A word lattice is a directed acyclic graph with a single start point and edges labeled with a word and weight. Unlike confusion networks which additionally impose the requirement that every path must pass through every node, word lattices can represent any finite set of strings (although this generality makes word lattices slightly less space-efficient than confusion networks). However, in general a word lattice can represent an exponential number of sentences in polynomial space. Here is an example lattice showing possible ways of decompounding some compound words in German:
Moses can decode input represented as a word lattice, and, in most useful cases, do this far more efficiently than if each sentence encoded in the lattice were decoded serially. When Moses translates input encoded as a word lattice the translation it chooses maximizes the translation probability along any path in the input (but, to be clear, a single translation hypothesis in Moses corresponds to a single path through the input lattice).

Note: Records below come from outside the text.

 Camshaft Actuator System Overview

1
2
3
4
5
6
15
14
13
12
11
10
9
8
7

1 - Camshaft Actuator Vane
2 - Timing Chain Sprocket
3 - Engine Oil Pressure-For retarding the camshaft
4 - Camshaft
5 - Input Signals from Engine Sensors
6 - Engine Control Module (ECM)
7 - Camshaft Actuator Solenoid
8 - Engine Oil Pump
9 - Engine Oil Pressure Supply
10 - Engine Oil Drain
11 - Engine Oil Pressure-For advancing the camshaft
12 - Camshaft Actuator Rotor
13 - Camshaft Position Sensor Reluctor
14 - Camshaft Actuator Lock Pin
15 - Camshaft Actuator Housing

Lattices are encoded by ordering the nodes in a topological ordering (there may be more than one way to do this- in general, any one is as good as any other, but see the comments on -max-phrase-length
below) and using this ordering to assign consecutive numerical IDs to the nodes. Then, proceeding in order through the nodes, each node lists its outgoing edges and any weights associated with them. For example, the above lattice can be written in the moses format (also called the Python lattice format -- PLF):
( ( ('einen', 1.0, 1), ), ( ('wettbewerbsbedingten', 0.5, 2), ('wettbewerbs', 0.25, 1), ('wettbewerb', 0.25, 1), ), ( ('bedingten', 1.0, 1), ), ( ('preissturz', 0.5, 2), ('preis', 0.5, 1), ), ( ('sturz', 1.0, 1), ), )
The second number is the probability associated with an edge. The third number is distance between the start and end nodes of the edge, defined as the numerical ID of the end node minus the numerical ID of the start node. Note that the nodes must be numbered in topological order for the distance calculation.

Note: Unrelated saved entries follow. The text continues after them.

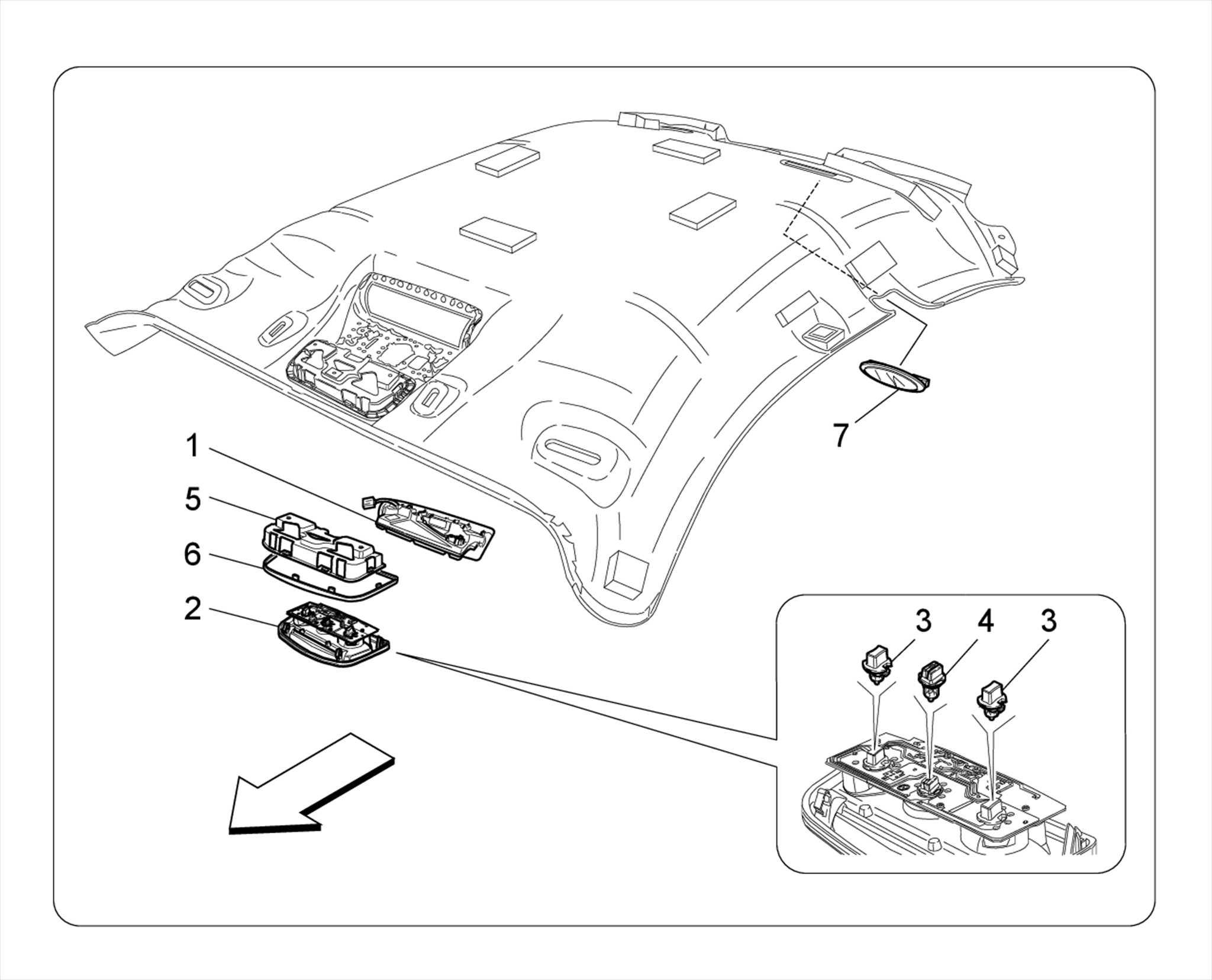 7
1
5
6
2
3
4
3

Typically, one writes lattices this with no spaces, on a single line as follows:
((('einen',1.0,1),),(('wettbewerbsbedingten',0.5,2),('wettbewerbs',0.25,1), \ ('wettbewerb',0.25, 1),),(('bedingten',1.0,1),),(('preissturz',0.5,2), \ ('preis',0.5,1),),(('sturz',1.0,1),),)
To indicate that moses will be reading lattices in PLF format, you need to specify -inputtype 2
on the command line or in the moses.ini configuration file. Additionally, it is necessary to specify the feature weight that will be used to incorporate arc probability (may not necessarily be a probability!) into the translation model. To do this, add -weight-i X
where X
is any real number.
In word lattices, the phrase length limit imposed by the -max-phrase-length
parameter (default: 20) limits the difference between the indices of the start and the end node of a phrase. If your lattice contains long jumps, you may need to increase -max-phrase-length
and/or renumber the nodes to make the jumps smaller.
checkplf
The command moses-cmd/src/checkplf
reads a PLF (lattice format) input file and verifies the format as well as producing statistics.
Here's an example running the application on buggy input:
./checkplf < tanaka.plf Reading PLF from STDIN... Line 1: edge goes beyond goal node at column position 8, edge label = 'TANAKA' Goal node expected at position 12, but edge references a node at position 13
Here's an example running the application on good input:
christopher-dyers-macbook:src redpony$ ./checkplf < ok.plf Reading PLF from STDIN... PLF format appears to be correct. STATISTICS: Number of lattices: 1 Total number of nodes: 7 Total number of edges: 9 Average density: 1.28571 edges/node Total number of paths: 4 Average number of paths: 4
If you use Moses's lattice translation in your research, please cite the following paper:
Chris Dyer, Smaranda Muresan, and Philip Resnik. Generalizing Word Lattice Translation. In Proceedings of the Annual Meeting of the Association for Computational Linguistics (ACL), July 2008.